8th Sep 2017
A jaw-dropping selection of the the best and most striking 2017 submissions for the annual Bird Photographer of the Year was released recently with the overall winner announced as nature photographer Alejandro Prieto Rojas. He won the top spot with his image of a pink flamingo feeding a chick, taken at Rio Lagartos, Mexico and will receive a £5,000 cash prize.
The annual competition is a collaboration between the British Trust for Ornithology and Nature Picture Library. BPOTY helps raise funds for the BTO, so far having raised over £5,500 from entry fees alone. The money has been used to help support the BTO’s young birders program, aimed at engaging a younger generation of naturalists and ornithologists.
Our own birdlife here at the stud has also begun to thrive with growing colonies of buzzards, wrens, treecreepers and kingfishers, spotted amongst the more common visitors. Our heron population has also increased and although a little shy of our visitors, they can often be observed quietly fishing along the shores of St Fiachra’s Garden.
Herons are considered pests to fishermen but our head gardener in St Fiachra’s Garden, Davey, sees no great issue with the numbers and is excited to report in fact, that a lesser known white heron called a Little Egret has also been noticed from time to time. These are much rarer and could be compared to this beautiful image, another finalist in the BPOTY competition:
Our Mute Swan cygnets haven’t faired so well and we were heartbroken to have lost three of the four that hatched. Davey is shocked too and can only put it down to the mink which continue to plague the waters and can be very damaging.

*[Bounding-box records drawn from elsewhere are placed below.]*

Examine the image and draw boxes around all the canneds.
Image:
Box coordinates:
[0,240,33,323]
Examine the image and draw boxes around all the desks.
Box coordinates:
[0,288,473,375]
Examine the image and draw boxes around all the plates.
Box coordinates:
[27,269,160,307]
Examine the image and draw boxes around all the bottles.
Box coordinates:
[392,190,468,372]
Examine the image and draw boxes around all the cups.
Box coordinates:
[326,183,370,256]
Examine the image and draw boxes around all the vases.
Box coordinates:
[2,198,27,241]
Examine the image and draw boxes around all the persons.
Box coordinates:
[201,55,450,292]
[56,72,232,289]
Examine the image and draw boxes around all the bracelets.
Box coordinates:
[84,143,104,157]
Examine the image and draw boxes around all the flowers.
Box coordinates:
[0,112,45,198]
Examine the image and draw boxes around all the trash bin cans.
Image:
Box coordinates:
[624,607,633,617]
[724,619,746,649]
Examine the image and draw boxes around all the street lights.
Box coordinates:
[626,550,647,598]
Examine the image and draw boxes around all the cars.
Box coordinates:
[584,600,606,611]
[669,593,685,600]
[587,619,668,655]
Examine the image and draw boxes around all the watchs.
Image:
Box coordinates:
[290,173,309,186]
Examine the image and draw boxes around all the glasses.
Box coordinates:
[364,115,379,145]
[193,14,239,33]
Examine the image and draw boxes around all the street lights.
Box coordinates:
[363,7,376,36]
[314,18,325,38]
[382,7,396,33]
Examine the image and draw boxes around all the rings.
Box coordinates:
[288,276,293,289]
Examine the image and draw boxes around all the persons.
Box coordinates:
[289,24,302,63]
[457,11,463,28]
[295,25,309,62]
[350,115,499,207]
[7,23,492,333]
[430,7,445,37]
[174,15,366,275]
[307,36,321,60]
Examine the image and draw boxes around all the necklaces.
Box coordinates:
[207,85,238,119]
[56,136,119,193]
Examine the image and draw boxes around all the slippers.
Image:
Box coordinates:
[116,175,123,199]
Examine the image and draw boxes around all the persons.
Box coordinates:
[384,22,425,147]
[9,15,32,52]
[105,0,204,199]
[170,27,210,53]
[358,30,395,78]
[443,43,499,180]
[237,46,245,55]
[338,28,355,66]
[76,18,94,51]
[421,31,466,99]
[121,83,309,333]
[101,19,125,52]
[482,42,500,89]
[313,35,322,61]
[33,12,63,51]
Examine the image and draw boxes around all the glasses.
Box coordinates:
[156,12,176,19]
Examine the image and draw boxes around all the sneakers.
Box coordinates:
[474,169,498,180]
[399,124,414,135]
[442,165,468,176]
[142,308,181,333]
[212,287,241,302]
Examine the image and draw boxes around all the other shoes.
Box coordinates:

Nature is sometimes very hard to swallow.
In their memory however, one of our visitors took this magnificent shot earlier in the year which will go forward to our 2019 Calendar Competition, where we feature 12 of the best shots taken by visitors during the year.
Autumn is a truly splendid time of year with the lessening light making for perfect pics alongside the backdrop of golds and browns.
So take out your lenses and get snapping. Autumn at the Irish National Stud is simply stunning. The colour in the Japanese Gardens is hard to match anywhere and as visitors tail off, there are plenty of opportunities to capture that ‘special’ image.
Our Bug Hotel is also beginning to fill up with all sorts of critters including the threatened honey bee. Worldwide the news is good for the bee population too. After positive efforts to restrict the use of pesticides, the populations are beginning to grow by over 3% per month – good news for us all!